From five to seven o’clock is the review of ladies’ dresses. Beauty and ornamentation abound, but taste is wanting. The colors are outrageously crude and the forms ungraceful; crinolines too distended and badly distended, in geometrical cones or bunched, green flounces, embroideries, flowered dresses, quantities of floating gauze, packets of falling or frizzed hair; crowning this display tiny embroidered and imperceptible bonnets. The bonnets are too much adorned; the hair, too shiny, presses closely on the temples; the small mantle or casaque falls formless to the lower part of the back, the petticoat expands prodigiously, and all the scaffolding badly joined, badly arranged, variegated and labored, cries and protests with all its gaudy and overdone colors. In the sunshine, especially, at Hampton Court the day before yesterday, among the shopkeepers’ wives, the absurdity was at its height; there were many violet dresses, one being of a wild violet clasped round the waist with a golden band, which would have made a painter cry out. I said to a lady, “The toilette is more showy among you than in France.” “But my dresses come from Paris!” I carefully refrained from replying, “But you selected them.”

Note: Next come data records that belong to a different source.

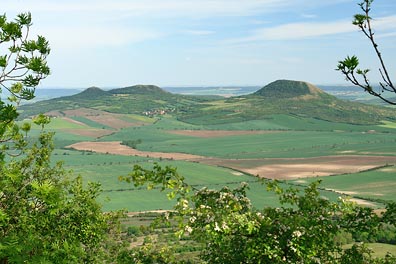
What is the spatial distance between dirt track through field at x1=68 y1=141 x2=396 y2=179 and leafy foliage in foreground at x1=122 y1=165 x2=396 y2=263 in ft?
331

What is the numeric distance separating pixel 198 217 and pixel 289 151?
152113 mm

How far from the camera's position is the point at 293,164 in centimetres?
13325

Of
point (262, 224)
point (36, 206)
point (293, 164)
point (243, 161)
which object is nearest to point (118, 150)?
point (243, 161)

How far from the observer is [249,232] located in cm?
900

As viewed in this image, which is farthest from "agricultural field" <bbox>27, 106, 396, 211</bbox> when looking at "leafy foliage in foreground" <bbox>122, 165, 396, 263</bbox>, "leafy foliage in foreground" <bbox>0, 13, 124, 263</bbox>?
"leafy foliage in foreground" <bbox>122, 165, 396, 263</bbox>

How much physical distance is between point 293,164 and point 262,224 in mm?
127225

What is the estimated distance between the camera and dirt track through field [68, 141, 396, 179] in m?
120

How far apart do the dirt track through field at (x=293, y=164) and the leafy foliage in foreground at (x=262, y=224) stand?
101 metres

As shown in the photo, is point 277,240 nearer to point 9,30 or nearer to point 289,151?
point 9,30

Excepting only the highest class, they apparel themselves as fancy dictates. One imagines healthy bodies, well-built, beautiful at times; but they must be imagined. The physiognomy is often pure, but also often sheepish. Many are simple babies, new waxen dolls, with glass eyes, which appear entirely empty of ideas. Other faces have become ruddy, and turned to raw beefsteak. There is a fund of folly or of brutality in this inert flesh,—too white, or too red. Some are ugly and grotesque in the extreme; with heron’s feet, stork’s necks, always having the large front of white teeth, the projecting jaws of carnivora. As compensation, others are beautiful in the extreme. They have angelic faces; their eyes, of pale periwinkle, are softly deep; their complexion is that of a flower, or an infant; their smile is divine. One of these days, about ten o’clock in the morning, near Hyde Park Corner, I was rooted to the spot motionless with admiration at the sight of two young ladies; the one was sixteen, the other eighteen years old. They were in rustling dresses of white tulle amid a cloud of muslin; tall, slender, agile, their shape as perfect as their face, of incomparable freshness, resembling those marvellous flowers seen in select exhibitions, the whiteness of the lily or orchis; in addition to all that, gayety, innocence, a superabundance of unalloyed sap and infantine expression, of laughter, and the mien of birds; the earth did not support them.

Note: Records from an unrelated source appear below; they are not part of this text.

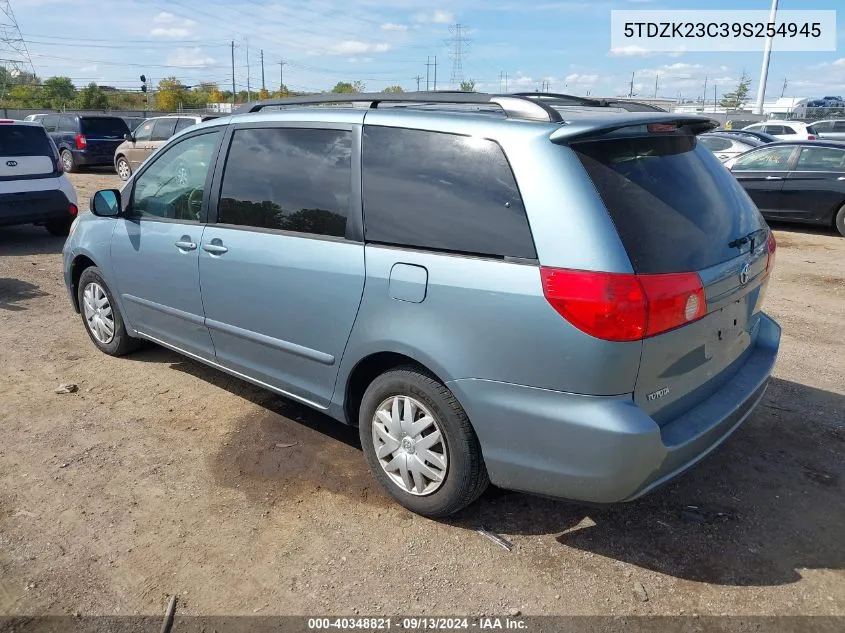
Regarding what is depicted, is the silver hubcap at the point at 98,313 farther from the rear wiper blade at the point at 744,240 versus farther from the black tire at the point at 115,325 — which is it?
the rear wiper blade at the point at 744,240

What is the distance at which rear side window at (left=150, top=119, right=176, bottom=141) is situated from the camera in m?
17.0

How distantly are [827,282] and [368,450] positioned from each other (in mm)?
6862

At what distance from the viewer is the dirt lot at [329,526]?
104 inches

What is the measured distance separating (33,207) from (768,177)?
1151 centimetres

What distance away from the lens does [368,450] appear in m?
3.28

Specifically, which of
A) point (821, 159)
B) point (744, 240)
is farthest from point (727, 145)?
point (744, 240)

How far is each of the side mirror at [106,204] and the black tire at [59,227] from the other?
6.13m

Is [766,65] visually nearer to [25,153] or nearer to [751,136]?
[751,136]

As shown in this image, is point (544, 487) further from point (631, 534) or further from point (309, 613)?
point (309, 613)

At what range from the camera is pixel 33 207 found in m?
9.17

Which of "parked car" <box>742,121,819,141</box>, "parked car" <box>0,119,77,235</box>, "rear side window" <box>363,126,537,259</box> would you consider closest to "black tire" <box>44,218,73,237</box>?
"parked car" <box>0,119,77,235</box>

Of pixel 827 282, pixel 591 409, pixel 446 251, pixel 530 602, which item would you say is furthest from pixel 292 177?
pixel 827 282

Many of the horsewomen are charming, so simple and so serious, without a trace of coquetry; they come here not to be seen, but to take the air; their manner is frank without pretension; their shake of the hand quite loyal, almost masculine; no frippery in their attire; the small black vest, tightened at the waist, moulds a fine shape and healthy form; to my mind, the first duty of a young lady is to be in good health. They manage their horses with complete ease and assurance.

Sometimes the father or brother stops and talks business or politics with a friend; the ladies listen and thus habituate themselves to serious topics. These fathers and brothers, too, are a pleasant sight; expressive and resolute faces, which bear, or have borne, the burden of life; less exhausted than among us, less ready to smile and to execute the tricks of politeness, but calmer and more staid, and who often excite in the onlooker a vague impression of respect, of esteem at least, and often of trust. Perhaps this is because I am instructed as to their condition; yet it seems to me that mistake is difficult; whether nobles, members of Parliament, landed proprietors, their manners and their physiognomies are those of men accustomed to authority, and who have wielded it.


WESTMINSTER ABBEY.

NATHANIEL HAWTHORNE.

[We do not class Hawthorne in usual lists of travellers, yet in his “Our Old Home: A Series of English Sketches,” he gives us some thoughtful and interesting discussions of English scenes and institutions which are well worth reproducing. We accordingly select his description of London’s great centre of pilgrimage to the devout antiquarian.]

On a Sunday afternoon, I passed through a side-entrance in the time-blackened wall of a place of worship, and found myself among a congregation assembled in one of the transepts and the immediately contiguous portion of the nave. It was a vast old edifice, spacious enough, within the extent covered by its pillared roof and overspread by its stone pavement, to accommodate the whole of church-going London, and with a far wider and loftier concave than any human power of lungs could fill with audible prayer. Oaken benches were arranged in the transept, on one of which I seated myself, and joined, as well as I knew how, in the sacred business that was going forward. But when it came to the sermon, the voice of the preacher was puny, and so were his thoughts, and both seemed impertinent at such a time and place, where he and all of us were bodily included within a sublime act of religion, which could be seen above and around us and felt beneath our feet.